PROBLEM DESCRIPTION - Extract each line from the items below that contains the word "millimetres", counting only matches with the same capitalization.

SOURCE MATERIAL -
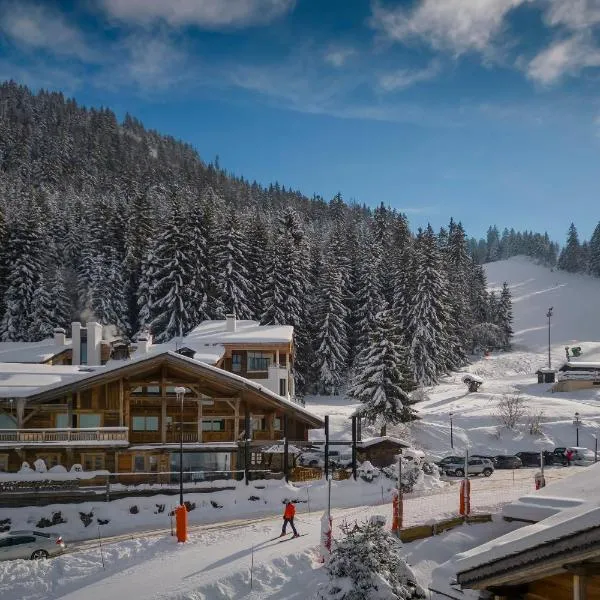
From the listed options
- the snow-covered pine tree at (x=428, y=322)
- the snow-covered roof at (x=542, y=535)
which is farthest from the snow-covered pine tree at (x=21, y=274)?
the snow-covered roof at (x=542, y=535)

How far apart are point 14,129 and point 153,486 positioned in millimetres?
164166

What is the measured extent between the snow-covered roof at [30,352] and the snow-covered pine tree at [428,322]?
35.3 metres

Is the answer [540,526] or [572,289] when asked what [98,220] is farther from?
[572,289]

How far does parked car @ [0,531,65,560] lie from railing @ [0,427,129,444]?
844 cm

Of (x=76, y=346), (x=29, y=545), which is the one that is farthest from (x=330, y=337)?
(x=29, y=545)

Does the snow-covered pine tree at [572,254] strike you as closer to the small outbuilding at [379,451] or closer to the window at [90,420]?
the small outbuilding at [379,451]

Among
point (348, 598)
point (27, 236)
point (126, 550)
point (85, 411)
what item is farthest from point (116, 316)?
point (348, 598)

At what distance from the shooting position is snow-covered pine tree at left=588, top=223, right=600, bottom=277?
150775 millimetres

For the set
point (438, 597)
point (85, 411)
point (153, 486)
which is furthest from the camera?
point (85, 411)

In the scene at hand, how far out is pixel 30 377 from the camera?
1359 inches

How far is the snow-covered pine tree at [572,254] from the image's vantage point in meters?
165

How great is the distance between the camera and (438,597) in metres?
9.68

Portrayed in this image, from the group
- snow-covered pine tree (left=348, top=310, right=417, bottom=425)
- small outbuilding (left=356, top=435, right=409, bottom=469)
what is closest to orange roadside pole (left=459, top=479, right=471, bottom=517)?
small outbuilding (left=356, top=435, right=409, bottom=469)

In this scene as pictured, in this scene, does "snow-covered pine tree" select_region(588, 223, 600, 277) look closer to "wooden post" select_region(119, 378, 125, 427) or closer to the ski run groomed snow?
the ski run groomed snow
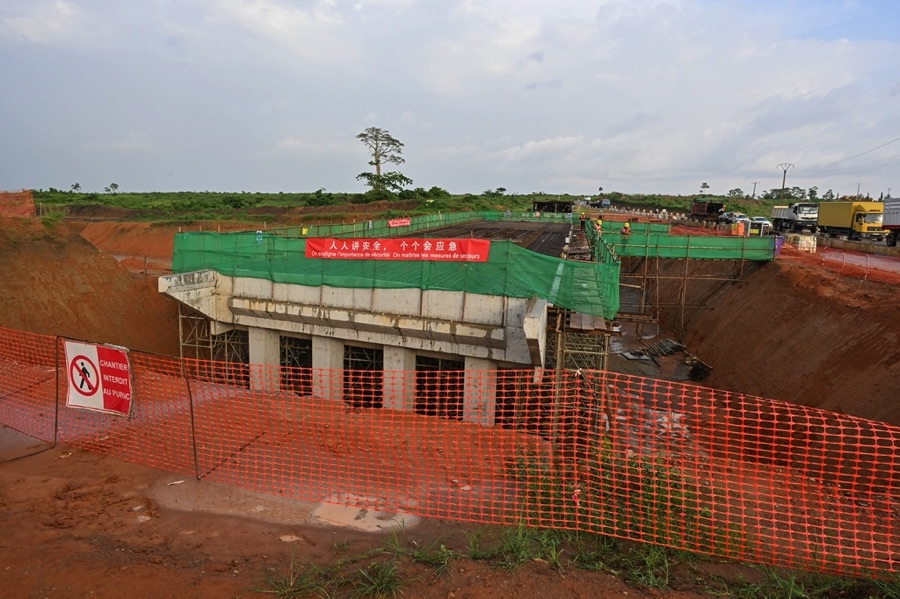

RESULT OF THIS TASK -
How far apart are point 14,129 and point 153,486 positioned in millimetres?
150775 millimetres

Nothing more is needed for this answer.